▶ **Instructions to follow**:
Exactly repeat the material, dropping every picture from the copy.

— Start of Record list —

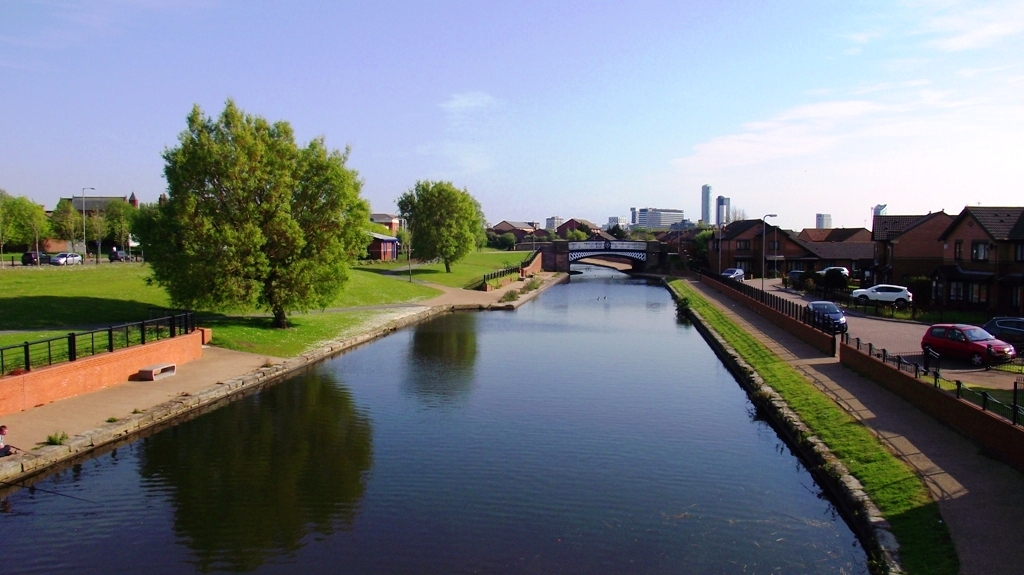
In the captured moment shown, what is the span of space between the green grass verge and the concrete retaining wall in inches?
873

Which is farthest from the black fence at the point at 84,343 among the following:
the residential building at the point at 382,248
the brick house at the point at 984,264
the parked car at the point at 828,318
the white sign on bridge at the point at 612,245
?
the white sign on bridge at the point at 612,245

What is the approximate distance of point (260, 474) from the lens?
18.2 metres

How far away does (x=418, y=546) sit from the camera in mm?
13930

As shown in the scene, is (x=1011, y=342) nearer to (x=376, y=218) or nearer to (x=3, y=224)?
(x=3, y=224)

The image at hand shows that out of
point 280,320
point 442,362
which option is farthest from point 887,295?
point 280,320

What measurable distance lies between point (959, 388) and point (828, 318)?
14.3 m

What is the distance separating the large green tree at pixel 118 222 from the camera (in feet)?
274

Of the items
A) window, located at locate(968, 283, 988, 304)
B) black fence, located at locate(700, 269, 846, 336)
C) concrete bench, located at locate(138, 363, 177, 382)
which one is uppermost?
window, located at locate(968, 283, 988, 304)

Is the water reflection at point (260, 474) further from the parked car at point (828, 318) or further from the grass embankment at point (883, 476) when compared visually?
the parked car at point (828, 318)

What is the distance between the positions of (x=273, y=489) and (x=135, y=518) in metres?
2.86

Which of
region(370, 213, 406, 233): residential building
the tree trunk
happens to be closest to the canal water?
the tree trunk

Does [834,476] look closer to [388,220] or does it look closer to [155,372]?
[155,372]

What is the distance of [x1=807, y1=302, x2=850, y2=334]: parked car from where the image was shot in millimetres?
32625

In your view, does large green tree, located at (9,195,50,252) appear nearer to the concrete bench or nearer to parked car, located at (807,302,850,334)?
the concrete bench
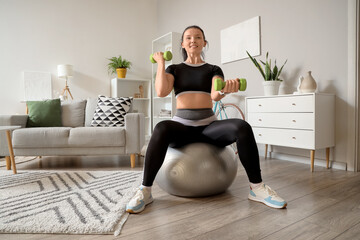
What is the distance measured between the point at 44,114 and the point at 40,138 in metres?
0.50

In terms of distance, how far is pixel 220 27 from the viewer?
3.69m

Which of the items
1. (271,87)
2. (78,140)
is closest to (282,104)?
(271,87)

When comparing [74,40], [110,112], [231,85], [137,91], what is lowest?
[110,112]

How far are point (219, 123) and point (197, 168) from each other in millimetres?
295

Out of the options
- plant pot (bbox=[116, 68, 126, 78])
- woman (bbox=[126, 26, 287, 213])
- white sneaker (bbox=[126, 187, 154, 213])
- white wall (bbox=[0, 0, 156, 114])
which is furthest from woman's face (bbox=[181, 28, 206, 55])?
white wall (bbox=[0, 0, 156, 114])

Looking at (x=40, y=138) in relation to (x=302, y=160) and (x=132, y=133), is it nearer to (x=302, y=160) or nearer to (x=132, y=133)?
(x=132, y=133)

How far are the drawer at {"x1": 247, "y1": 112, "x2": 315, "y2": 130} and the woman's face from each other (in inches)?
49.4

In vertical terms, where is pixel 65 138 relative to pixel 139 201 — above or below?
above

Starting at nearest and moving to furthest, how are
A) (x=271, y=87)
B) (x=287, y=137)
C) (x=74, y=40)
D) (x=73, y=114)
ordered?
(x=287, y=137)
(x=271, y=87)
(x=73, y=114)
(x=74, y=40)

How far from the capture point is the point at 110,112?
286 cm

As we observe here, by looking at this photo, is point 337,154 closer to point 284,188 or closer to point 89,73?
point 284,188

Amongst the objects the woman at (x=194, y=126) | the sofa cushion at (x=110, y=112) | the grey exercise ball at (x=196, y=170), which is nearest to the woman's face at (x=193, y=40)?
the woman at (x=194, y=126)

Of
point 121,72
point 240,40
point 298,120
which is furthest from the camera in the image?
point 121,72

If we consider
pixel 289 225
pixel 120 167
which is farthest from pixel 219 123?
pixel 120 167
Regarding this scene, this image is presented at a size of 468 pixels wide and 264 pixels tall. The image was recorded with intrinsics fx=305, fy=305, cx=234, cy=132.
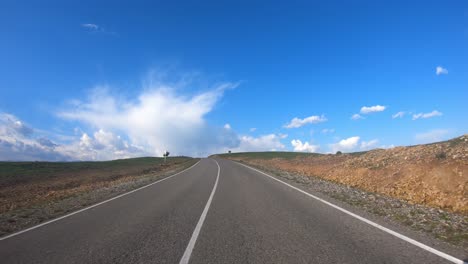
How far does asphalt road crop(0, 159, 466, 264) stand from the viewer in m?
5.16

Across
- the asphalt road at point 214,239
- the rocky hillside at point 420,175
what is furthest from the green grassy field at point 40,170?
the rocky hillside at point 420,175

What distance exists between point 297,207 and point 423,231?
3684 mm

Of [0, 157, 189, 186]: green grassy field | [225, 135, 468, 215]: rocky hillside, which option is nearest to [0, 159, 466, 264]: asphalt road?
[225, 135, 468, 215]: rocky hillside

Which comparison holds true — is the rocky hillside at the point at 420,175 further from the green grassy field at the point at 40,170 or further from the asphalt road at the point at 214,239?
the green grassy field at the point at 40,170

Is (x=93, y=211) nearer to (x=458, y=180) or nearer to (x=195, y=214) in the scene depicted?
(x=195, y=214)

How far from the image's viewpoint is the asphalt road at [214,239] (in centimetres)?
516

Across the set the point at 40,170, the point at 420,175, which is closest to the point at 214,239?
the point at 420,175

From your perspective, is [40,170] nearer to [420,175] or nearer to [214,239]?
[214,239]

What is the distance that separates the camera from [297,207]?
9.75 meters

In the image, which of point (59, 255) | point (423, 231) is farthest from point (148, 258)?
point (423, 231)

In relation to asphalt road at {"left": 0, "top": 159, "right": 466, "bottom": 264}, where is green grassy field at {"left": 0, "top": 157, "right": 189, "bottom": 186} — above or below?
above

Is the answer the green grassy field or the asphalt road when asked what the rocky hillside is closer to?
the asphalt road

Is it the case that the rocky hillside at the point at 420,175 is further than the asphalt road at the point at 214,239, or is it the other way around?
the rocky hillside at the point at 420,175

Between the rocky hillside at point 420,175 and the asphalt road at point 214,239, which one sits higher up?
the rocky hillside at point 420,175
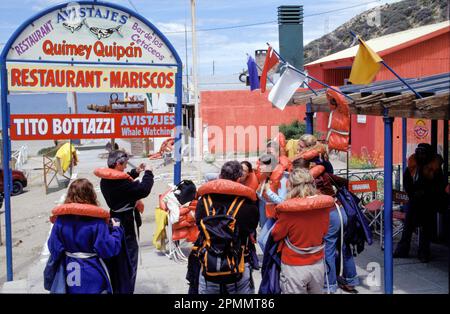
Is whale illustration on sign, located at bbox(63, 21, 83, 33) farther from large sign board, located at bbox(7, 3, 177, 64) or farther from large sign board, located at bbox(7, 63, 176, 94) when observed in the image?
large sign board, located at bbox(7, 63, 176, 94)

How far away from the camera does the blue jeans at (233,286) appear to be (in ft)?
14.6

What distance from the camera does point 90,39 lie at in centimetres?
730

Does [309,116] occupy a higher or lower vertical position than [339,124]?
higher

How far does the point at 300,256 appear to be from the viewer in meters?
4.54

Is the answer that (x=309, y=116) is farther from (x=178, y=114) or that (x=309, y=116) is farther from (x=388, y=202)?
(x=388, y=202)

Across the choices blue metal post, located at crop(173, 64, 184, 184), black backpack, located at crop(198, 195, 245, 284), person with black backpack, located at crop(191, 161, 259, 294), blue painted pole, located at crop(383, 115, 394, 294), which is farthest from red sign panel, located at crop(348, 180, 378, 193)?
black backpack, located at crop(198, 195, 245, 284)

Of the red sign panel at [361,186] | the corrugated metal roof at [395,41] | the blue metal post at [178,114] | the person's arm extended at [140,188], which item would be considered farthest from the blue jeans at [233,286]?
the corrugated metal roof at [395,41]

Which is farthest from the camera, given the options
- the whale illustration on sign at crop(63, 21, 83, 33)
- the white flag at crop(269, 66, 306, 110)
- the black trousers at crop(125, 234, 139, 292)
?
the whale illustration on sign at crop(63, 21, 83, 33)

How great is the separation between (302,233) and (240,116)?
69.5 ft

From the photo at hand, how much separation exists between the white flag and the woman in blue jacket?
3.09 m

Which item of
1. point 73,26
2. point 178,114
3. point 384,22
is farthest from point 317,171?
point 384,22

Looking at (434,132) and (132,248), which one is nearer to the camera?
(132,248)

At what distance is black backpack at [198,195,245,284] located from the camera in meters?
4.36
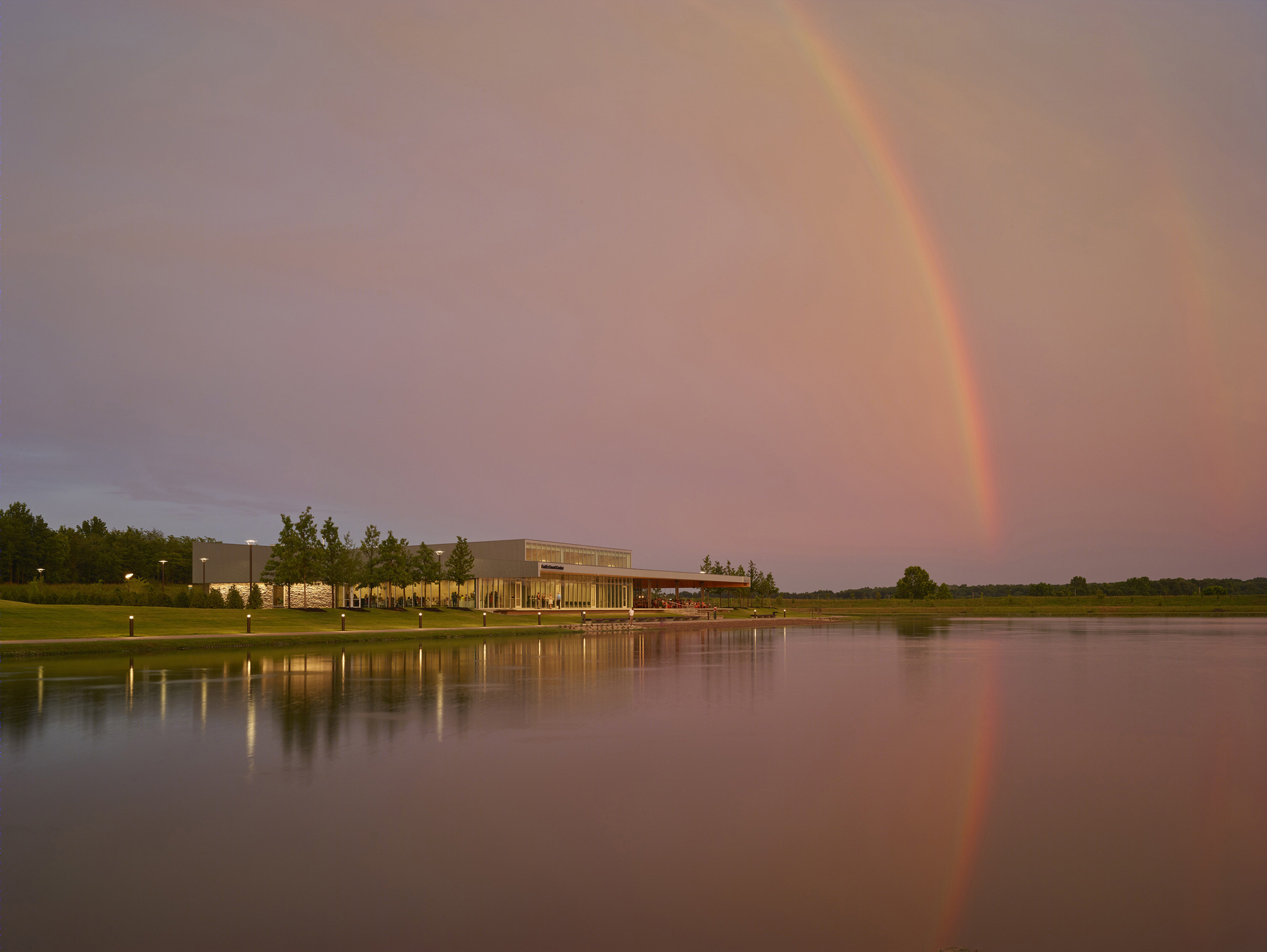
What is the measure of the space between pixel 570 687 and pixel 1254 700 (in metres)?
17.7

— End of Record list —

▶ **Task answer**:
In the captured moment shown, what is the span of space between the green grass verge and the concrete retaining wall in inches?
873

Which is farthest from the black fence at the point at 84,343 among the following:
the residential building at the point at 382,248
the brick house at the point at 984,264
the parked car at the point at 828,318
the white sign on bridge at the point at 612,245
?
the white sign on bridge at the point at 612,245

What is the approximate distance of point (260, 474) from the lens?
18.2 metres

How far away does (x=418, y=546) sit from the camera in mm?
13930

As shown in the scene, is (x=1011, y=342) nearer to (x=376, y=218) or nearer to (x=3, y=224)?
(x=3, y=224)

The image at hand shows that out of
point 280,320
point 442,362
which option is farthest from point 887,295?
point 280,320

What measurable distance lies between point (959, 388) and point (828, 318)?
14.3 m

What is the distance separating the large green tree at pixel 118 222 from the camera (in feet)?
274

Of the items
A) window, located at locate(968, 283, 988, 304)
B) black fence, located at locate(700, 269, 846, 336)
C) concrete bench, located at locate(138, 363, 177, 382)
which one is uppermost?
window, located at locate(968, 283, 988, 304)

Is the water reflection at point (260, 474) further from the parked car at point (828, 318) or further from the grass embankment at point (883, 476) when compared visually?
the parked car at point (828, 318)

What is the distance between the positions of (x=273, y=489) and (x=135, y=518) in metres?
2.86

Which of
region(370, 213, 406, 233): residential building
the tree trunk
happens to be closest to the canal water?
the tree trunk

Does [834,476] look closer to [388,220] or does it look closer to [155,372]?
[155,372]

What is the distance of [x1=807, y1=302, x2=850, y2=334]: parked car from where the image was shot in millimetres?
32625

In your view, does large green tree, located at (9,195,50,252) appear nearer to the concrete bench or nearer to parked car, located at (807,302,850,334)?
the concrete bench
What is the distance measured between the point at 44,114 and the point at 40,138 in metres?
0.50

In terms of distance, how far is pixel 220 27 from the viewer?
3.69m

Which of the items
1. (271,87)
2. (78,140)
is closest to (282,104)?
(271,87)

When comparing [74,40], [110,112], [231,85], [137,91], what is lowest?
[110,112]

How far are point (219, 123) and point (197, 168) from each other in millimetres?
295

Out of the options
- plant pot (bbox=[116, 68, 126, 78])
- woman (bbox=[126, 26, 287, 213])
- white sneaker (bbox=[126, 187, 154, 213])
- white wall (bbox=[0, 0, 156, 114])
which is furthest from woman's face (bbox=[181, 28, 206, 55])?
white wall (bbox=[0, 0, 156, 114])

Looking at (x=40, y=138) in relation to (x=302, y=160) and (x=132, y=133), is it nearer to (x=302, y=160) or nearer to (x=132, y=133)?
(x=132, y=133)

How far are the drawer at {"x1": 247, "y1": 112, "x2": 315, "y2": 130} and the woman's face from each other (in inches)?
49.4

In vertical terms, where is pixel 65 138 relative to pixel 139 201 — above or below?
above

Starting at nearest and moving to furthest, how are
A) (x=271, y=87)
B) (x=287, y=137)
C) (x=74, y=40)
D) (x=73, y=114)
ordered?
(x=287, y=137)
(x=271, y=87)
(x=73, y=114)
(x=74, y=40)

How far from the capture point is the point at 110,112?
286 cm

As we observe here, by looking at this photo, is point 337,154 closer to point 284,188 or closer to point 89,73?
point 284,188

Amongst the objects the woman at (x=194, y=126) | the sofa cushion at (x=110, y=112) | the grey exercise ball at (x=196, y=170), which is nearest to the woman's face at (x=193, y=40)?
the woman at (x=194, y=126)

Of
point 121,72
point 240,40
point 298,120
which is furthest from the camera in the image?
point 121,72

If we consider
pixel 289 225
pixel 120 167
which is farthest from pixel 219 123?
pixel 120 167
Regarding this scene, this image is presented at a size of 468 pixels wide and 264 pixels tall. The image was recorded with intrinsics fx=305, fy=305, cx=234, cy=132.
How far does asphalt road crop(0, 159, 466, 264) stand from the viewer in m?
5.16

Across
- the asphalt road at point 214,239
- the rocky hillside at point 420,175
what is furthest from the green grassy field at point 40,170?
the rocky hillside at point 420,175

What distance exists between point 297,207 and point 423,231?
3684 mm

Of [0, 157, 189, 186]: green grassy field | [225, 135, 468, 215]: rocky hillside, which option is nearest to [0, 159, 466, 264]: asphalt road?
[225, 135, 468, 215]: rocky hillside

Which comparison holds true — is the rocky hillside at the point at 420,175 further from the green grassy field at the point at 40,170 or further from the asphalt road at the point at 214,239?
the green grassy field at the point at 40,170

Is (x=93, y=211) nearer to (x=458, y=180) or nearer to (x=195, y=214) in the scene depicted?
(x=195, y=214)

How far from the image's viewpoint is the asphalt road at [214,239] (in centimetres)?
516

Across the set the point at 40,170, the point at 420,175, which is closest to the point at 214,239?
the point at 420,175

From your perspective, is [40,170] nearer to [420,175] or nearer to [214,239]?
[214,239]

What is the distance that separates the camera from [297,207]?
9.75 meters

In the image, which of point (59, 255) | point (423, 231) is farthest from point (148, 258)?
point (423, 231)

In relation to asphalt road at {"left": 0, "top": 159, "right": 466, "bottom": 264}, where is green grassy field at {"left": 0, "top": 157, "right": 189, "bottom": 186} — above or below?
above

Is the answer the green grassy field or the asphalt road when asked what the rocky hillside is closer to?
the asphalt road

Is it the case that the rocky hillside at the point at 420,175 is further than the asphalt road at the point at 214,239, or is it the other way around?
the rocky hillside at the point at 420,175

Between the rocky hillside at point 420,175 and the asphalt road at point 214,239, which one sits higher up?
the rocky hillside at point 420,175
Is whale illustration on sign, located at bbox(63, 21, 83, 33) farther from large sign board, located at bbox(7, 3, 177, 64) or farther from large sign board, located at bbox(7, 63, 176, 94) when observed in the image?
large sign board, located at bbox(7, 63, 176, 94)

How far away from the camera does the blue jeans at (233,286) appear to be (in ft)?
14.6

What distance from the camera does point 90,39 lie at in centimetres?
730

Does [309,116] occupy a higher or lower vertical position than [339,124]?
higher

How far does the point at 300,256 appear to be from the viewer in meters?
4.54

Is the answer that (x=309, y=116) is farther from (x=178, y=114) or that (x=309, y=116) is farther from (x=388, y=202)?
(x=388, y=202)

Across the choices blue metal post, located at crop(173, 64, 184, 184), black backpack, located at crop(198, 195, 245, 284), person with black backpack, located at crop(191, 161, 259, 294), blue painted pole, located at crop(383, 115, 394, 294), which is farthest from red sign panel, located at crop(348, 180, 378, 193)?
black backpack, located at crop(198, 195, 245, 284)

Of the red sign panel at [361,186] | the corrugated metal roof at [395,41] | the blue metal post at [178,114] | the person's arm extended at [140,188], which item would be considered farthest from the blue jeans at [233,286]?
the corrugated metal roof at [395,41]

Which is farthest from the camera, given the options
- the whale illustration on sign at crop(63, 21, 83, 33)
- the white flag at crop(269, 66, 306, 110)
- the black trousers at crop(125, 234, 139, 292)
?
the whale illustration on sign at crop(63, 21, 83, 33)

How great is the separation between (302,233) and (240,116)?
69.5 ft

From the photo at hand, how much separation exists between the white flag and the woman in blue jacket?
3.09 m

Which item of
1. point 73,26
2. point 178,114
3. point 384,22
is farthest from point 317,171?
point 384,22

Looking at (434,132) and (132,248), which one is nearer to the camera?
(132,248)

At what distance is black backpack at [198,195,245,284] located from the camera in meters?
4.36
What is the measure of the space between pixel 570 687 and pixel 1254 700 (in metres)?
17.7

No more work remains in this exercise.